Controlling Below-Threshold Nonsequential Double Ionization via Quantum Interference
A. S. Maxwell, C. Figueira de Morisson Faria

TL;DR
This paper demonstrates how quantum interference can be used to control the electron momentum distributions in non-sequential double ionization, enabling manipulation of electron correlation patterns at intensities below the ionization threshold.
Contribution
It introduces a simulation-based method to control RESI mechanisms through quantum interference, reproducing experimental results and analyzing different interference sources.
Findings
Quantum interference can shift electron momentum distributions from correlated to anti-correlated.
Control over RESI electron distributions is possible at sub-threshold intensities.
Simulation reproduces recent experimental observations.
Abstract
We show through simulation that quantum interference in non-sequential double ionization can be used to control the recollision with subsequent ionization (RESI) mechanism.

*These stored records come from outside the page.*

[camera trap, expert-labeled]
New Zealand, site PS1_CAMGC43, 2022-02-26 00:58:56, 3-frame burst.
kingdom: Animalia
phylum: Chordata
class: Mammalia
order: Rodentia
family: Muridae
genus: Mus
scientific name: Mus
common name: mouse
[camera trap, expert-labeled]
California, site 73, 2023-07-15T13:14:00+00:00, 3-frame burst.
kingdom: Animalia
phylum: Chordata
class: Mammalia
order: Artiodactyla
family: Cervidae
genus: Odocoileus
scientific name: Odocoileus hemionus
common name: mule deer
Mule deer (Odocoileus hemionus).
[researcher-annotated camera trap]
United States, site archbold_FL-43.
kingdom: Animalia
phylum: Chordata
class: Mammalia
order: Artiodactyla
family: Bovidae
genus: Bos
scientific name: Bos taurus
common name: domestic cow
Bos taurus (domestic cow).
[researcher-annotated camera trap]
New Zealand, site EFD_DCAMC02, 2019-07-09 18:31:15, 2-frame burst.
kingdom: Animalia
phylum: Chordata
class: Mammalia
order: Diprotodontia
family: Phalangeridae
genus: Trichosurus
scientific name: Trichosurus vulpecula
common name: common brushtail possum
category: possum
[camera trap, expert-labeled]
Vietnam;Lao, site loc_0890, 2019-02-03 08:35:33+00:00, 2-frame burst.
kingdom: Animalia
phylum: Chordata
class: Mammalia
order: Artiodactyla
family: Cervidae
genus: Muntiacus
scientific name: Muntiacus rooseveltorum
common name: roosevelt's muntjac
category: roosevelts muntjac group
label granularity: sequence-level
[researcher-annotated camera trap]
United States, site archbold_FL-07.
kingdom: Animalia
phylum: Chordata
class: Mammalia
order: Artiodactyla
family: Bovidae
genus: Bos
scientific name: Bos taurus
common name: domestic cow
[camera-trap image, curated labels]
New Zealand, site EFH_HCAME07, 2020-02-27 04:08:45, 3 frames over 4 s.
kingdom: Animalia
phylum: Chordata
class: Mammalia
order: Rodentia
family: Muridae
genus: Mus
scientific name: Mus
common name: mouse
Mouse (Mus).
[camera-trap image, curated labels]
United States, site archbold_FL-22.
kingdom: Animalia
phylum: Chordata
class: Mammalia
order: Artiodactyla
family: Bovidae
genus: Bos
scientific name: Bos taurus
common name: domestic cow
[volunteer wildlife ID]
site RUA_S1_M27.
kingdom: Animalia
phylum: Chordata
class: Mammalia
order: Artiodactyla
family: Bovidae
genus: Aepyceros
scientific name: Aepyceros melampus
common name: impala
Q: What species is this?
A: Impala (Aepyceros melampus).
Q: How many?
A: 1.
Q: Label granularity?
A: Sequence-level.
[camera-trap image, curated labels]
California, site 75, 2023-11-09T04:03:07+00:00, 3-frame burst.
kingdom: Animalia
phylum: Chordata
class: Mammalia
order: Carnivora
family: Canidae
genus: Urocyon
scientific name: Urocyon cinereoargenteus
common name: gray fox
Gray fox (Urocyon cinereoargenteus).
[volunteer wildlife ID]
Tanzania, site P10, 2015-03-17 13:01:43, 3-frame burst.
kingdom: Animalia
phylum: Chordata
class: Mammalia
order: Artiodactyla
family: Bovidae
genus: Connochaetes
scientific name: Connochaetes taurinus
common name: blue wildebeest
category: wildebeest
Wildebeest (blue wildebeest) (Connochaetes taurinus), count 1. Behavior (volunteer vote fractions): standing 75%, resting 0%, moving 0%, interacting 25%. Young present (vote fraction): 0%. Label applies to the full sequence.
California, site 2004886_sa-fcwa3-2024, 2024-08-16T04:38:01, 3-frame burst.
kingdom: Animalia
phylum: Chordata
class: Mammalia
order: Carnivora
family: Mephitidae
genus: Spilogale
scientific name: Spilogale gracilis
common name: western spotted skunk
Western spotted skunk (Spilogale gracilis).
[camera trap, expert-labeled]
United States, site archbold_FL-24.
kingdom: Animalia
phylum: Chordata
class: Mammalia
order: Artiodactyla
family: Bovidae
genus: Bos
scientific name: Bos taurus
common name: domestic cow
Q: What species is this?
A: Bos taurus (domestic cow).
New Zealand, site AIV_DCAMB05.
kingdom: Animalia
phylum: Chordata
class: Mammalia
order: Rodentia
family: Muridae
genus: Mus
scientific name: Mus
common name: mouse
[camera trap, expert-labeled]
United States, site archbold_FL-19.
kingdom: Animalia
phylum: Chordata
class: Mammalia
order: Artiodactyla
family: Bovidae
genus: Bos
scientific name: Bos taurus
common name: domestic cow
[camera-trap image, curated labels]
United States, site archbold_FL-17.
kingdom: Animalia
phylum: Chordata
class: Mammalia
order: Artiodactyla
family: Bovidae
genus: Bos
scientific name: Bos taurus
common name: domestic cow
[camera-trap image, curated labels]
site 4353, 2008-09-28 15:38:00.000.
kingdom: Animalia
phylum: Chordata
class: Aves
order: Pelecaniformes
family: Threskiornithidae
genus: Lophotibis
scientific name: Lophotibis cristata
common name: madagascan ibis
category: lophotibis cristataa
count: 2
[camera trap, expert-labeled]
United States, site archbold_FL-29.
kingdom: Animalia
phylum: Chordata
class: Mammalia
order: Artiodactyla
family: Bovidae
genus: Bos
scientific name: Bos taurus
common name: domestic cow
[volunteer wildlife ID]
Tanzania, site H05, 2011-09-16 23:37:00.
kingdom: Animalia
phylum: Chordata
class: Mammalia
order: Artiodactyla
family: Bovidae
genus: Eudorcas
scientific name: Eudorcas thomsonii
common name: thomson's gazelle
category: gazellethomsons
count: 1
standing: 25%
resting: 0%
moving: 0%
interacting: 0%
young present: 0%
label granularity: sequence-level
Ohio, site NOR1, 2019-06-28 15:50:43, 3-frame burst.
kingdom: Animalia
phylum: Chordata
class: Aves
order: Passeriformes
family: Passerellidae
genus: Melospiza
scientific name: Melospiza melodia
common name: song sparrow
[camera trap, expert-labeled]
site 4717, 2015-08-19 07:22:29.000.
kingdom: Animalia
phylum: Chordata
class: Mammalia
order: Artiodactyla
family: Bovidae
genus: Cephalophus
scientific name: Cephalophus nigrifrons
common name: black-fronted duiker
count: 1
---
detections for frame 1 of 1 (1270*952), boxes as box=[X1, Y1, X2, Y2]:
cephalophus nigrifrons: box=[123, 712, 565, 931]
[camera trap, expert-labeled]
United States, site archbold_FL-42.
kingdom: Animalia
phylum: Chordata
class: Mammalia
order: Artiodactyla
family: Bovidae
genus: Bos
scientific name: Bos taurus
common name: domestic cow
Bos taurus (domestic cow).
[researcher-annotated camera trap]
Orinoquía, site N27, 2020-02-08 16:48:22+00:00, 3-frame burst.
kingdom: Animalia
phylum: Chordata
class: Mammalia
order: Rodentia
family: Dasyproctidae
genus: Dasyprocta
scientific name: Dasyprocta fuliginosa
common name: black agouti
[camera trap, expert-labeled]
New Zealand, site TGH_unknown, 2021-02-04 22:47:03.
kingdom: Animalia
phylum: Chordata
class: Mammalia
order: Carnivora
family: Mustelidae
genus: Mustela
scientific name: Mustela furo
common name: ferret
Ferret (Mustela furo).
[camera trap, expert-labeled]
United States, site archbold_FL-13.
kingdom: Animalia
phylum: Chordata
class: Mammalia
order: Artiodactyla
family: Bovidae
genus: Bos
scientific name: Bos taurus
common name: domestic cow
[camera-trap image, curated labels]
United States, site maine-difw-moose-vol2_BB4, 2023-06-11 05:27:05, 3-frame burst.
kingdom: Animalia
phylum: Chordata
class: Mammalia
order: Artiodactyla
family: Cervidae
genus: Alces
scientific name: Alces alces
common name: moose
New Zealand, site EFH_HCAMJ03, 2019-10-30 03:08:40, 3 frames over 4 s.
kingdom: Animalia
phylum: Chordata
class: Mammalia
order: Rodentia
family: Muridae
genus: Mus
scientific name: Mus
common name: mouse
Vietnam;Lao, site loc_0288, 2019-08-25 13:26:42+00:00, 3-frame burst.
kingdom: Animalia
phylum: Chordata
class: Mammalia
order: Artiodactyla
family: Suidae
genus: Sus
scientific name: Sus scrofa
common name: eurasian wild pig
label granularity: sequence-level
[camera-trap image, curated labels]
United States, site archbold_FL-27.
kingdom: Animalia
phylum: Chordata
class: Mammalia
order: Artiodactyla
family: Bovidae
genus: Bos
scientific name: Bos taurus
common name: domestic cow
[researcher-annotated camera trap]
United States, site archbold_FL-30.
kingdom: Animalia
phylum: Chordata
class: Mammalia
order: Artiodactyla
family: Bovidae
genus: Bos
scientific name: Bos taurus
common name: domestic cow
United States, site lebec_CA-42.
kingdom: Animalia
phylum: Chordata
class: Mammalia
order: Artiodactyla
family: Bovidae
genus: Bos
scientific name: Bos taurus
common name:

This includes the shape, localization and symmetry of RESI electron-momentum distributions, which may be shifted from a correlated to an anti-correlated distribution or vice versa, far below the direct ionization threshold intensity. As a testing ground, we reproduce recent experimental results by employing specific coherent superpositions of excitation channels. We examine two types of interference, from electron indistinguishability and intra-cycle events, and from different excitation channels.